┌─ PASSAGE TO READ

Sunday, June 05, 2011

Peter Bach and Robert Kocher: make medical school free but charge specialists for their training

Peter B. Bach of the Center for Health Policy and Outcomes at Memorial Sloan-Kettering Cancer Center, and former special assistant to President Obama on health care and economic policy Robert Kocher, both MDs, have laid out a cogent, persuasive case for government-paid general practitioner training, with specialties coming at a cost. Among the claimed benefits: more general practitioners, avoidance of personal debt as a driving force behind the excessive pursuit of specialties at the expense of the public good, and the program would pay for itself by charging doctors for specialty training. Incremental versions of some of this are already happening:
Many states have loan forgiveness programs for doctors entering primary care. The health care reform law contains incentive programs that will include bonuses for primary care doctors who treat Medicare patients, and help finance a small increase in primary care training positions.
Free education would also increase the quality of applicants, the doctors claim, and would reflect the already symbiotic relationship between medical training and taxpayer money.
Critics might object to providing free medical education when students have to pay for most other types of advanced training. But the process of training doctors is unlike any other, and much of the costs are already borne by others. Hospitals that house medical residents and specialist trainees receive payments from the taxpayer, through Medicare. Patients give of their time and of their bodies in our nation’s teaching hospitals so that doctors in training can become skilled practitioners.
Some letters to the editor expressed skepticism that this would encourage more medical students to become general practitioners when people could just borrow money to become specialists, but I can see how at least some low-to-medium income students would choose the general path and avoid the debt. It might also encourage people, say, in their 20s to pursue new careers in medicine after they see how bleak a lot of other options are right now.

2 comments:

Elaine said...

I thought a big issue with med school was that they simply don't let enough people in - thereby artificially controlling supply. No?

Matt J Stannard said...

That is a problem, which the AMA has clumsily tried to solve by encouraging schools to change their admissions criteria. See http://popecenter.org/commentaries/article.html?id=2385 .

Not sure how much that problem would undermine the benefits of Bach and Kocher's proposal, but it's a very good point.

└─
┌─ DATASET SECTION

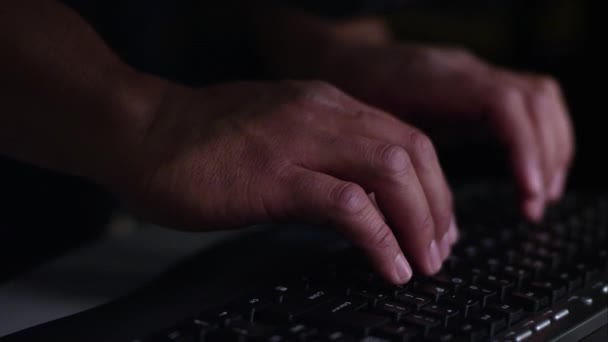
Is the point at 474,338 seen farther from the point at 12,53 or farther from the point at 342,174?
the point at 12,53

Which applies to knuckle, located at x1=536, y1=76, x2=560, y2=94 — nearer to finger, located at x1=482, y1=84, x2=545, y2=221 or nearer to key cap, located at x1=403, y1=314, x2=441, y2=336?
finger, located at x1=482, y1=84, x2=545, y2=221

└─

◆ **DIRECTIONS**
In the blog post about free medical school, through what program do hospitals that house medical residents and specialist trainees receive taxpayer payments?

◆ **YOUR SOLUTION**
Through Medicare.